Ms. Dona L. Crawford is responsible for a 900-person team that develops and deploys an integrated computing environment for petascale simulations of complex physical phenomena such as global climate warming, clean energy creation, biodefense, and non-proliferation. This environment includes high performance computers, scientific visualization facilities, high-performance storage systems, network connectivity, multiresolution data analysis, mathematical models, scalable numerical algorithms, computer applications, and necessary services to enable Laboratory mission goals and scientific discovery through simulation. An icon for the computing environment provided is the Advanced Simulation and Computing (ASC) Program's Blue Gene/Q Sequoia machine (peak 20 quadrillion floating-point operations per second). Sequoia is among the fastest computers in the world.
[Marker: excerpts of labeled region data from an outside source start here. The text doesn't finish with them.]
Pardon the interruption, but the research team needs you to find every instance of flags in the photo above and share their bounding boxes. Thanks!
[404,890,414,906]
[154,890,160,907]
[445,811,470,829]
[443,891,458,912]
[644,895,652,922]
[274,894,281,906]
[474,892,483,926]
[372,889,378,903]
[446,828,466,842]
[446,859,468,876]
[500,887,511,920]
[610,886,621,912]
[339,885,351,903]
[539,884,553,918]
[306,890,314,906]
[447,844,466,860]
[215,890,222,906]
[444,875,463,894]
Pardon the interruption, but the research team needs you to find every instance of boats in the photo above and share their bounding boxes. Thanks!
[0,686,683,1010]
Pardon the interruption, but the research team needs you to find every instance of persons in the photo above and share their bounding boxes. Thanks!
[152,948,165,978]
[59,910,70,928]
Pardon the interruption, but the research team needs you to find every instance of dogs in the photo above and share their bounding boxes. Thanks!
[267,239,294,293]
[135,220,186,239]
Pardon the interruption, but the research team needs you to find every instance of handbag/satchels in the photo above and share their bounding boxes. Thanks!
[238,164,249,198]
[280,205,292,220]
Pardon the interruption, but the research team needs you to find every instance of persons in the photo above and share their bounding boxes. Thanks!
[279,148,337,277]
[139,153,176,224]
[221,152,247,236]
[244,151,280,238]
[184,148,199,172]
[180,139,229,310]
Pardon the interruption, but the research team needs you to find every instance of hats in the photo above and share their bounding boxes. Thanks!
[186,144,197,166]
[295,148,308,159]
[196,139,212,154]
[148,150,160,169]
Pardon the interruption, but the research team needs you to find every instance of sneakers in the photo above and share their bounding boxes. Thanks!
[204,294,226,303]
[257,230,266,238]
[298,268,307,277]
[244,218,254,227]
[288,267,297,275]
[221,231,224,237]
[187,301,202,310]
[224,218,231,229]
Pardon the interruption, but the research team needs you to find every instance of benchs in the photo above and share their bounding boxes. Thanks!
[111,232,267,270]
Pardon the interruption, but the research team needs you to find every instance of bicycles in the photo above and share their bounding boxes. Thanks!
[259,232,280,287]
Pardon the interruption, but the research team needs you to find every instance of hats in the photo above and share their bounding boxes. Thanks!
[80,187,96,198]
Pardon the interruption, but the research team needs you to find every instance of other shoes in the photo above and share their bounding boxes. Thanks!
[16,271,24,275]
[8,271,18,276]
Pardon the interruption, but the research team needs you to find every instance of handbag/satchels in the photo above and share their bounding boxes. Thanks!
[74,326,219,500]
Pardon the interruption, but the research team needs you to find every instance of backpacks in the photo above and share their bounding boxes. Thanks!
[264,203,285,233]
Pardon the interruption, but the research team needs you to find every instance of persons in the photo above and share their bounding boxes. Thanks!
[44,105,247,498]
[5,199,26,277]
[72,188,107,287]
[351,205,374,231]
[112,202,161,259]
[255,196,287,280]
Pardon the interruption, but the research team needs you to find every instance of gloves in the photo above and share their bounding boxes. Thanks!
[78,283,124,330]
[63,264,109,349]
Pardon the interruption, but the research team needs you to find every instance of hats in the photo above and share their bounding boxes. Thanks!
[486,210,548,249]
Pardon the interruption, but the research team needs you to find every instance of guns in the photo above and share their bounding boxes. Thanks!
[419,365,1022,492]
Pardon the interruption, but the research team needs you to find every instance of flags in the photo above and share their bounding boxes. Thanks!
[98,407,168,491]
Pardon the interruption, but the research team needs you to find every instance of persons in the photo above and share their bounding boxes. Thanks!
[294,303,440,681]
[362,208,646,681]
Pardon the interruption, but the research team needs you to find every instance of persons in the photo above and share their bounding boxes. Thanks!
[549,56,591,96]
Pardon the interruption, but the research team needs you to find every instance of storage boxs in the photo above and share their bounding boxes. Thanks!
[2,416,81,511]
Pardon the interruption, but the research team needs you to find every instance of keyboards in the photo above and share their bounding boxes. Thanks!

Ms. Crawford has served on advisory committees for the National Research Council and the National Science Foundation. She is co-chair of the CRDF Global Board, co-chair of the Council on Competitiveness High Performance Computing Advisory Committee, and a member of IBM’s Deep Computing Institute’s External Advisory Board. She is a member of the Institute of Electrical and Electronics Engineers (IEEE) and the Association for Computing Machinery (ACM) and participates in community outreach activities to promote math and science. She has a master’s degree in operations research from Stanford University and a bachelor’s degree in mathematics from the University of Redlands, California.
Ms. Crawford was named 2005 Woman of the Year in Science in Alameda County and received the Computerworld Honors Award in 2006. In November 2010, she was featured as one of insideHPC’s “Rock Stars of HPC.” Ms. Crawford’s undergraduate alma mater presented her with the Alumni Career Achievement Award in 2012, and HPCWire named her among their 2013 People to Watch.